━━━ Input rows

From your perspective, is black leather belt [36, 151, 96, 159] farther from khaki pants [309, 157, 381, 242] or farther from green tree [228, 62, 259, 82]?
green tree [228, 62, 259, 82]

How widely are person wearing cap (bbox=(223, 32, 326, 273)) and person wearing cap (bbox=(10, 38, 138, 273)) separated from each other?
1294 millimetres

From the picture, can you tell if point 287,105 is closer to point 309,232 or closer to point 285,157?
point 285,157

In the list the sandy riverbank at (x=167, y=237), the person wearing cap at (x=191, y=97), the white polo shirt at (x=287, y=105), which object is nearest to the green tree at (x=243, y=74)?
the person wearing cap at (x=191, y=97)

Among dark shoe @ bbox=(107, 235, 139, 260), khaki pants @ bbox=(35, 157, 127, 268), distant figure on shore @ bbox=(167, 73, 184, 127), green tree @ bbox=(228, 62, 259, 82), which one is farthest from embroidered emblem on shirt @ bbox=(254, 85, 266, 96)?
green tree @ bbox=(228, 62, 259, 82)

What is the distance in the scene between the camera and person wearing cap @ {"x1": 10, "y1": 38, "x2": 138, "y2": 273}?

━━━━━━

What is being asked: Copy out every line from the one containing "In the list" to the end of the material, both ends included.

Result of the exercise:
In the list the sandy riverbank at (x=167, y=237), the person wearing cap at (x=191, y=97), the white polo shirt at (x=287, y=105), which object is nearest to the green tree at (x=243, y=74)?
the person wearing cap at (x=191, y=97)

Among dark shoe @ bbox=(107, 235, 139, 260), khaki pants @ bbox=(35, 157, 127, 268), distant figure on shore @ bbox=(167, 73, 184, 127), green tree @ bbox=(228, 62, 259, 82), which one is farthest from embroidered emblem on shirt @ bbox=(254, 85, 266, 96)?
green tree @ bbox=(228, 62, 259, 82)

What is the distance in the scene between the camera and person wearing cap @ {"x1": 10, "y1": 38, "x2": 138, "y2": 273}?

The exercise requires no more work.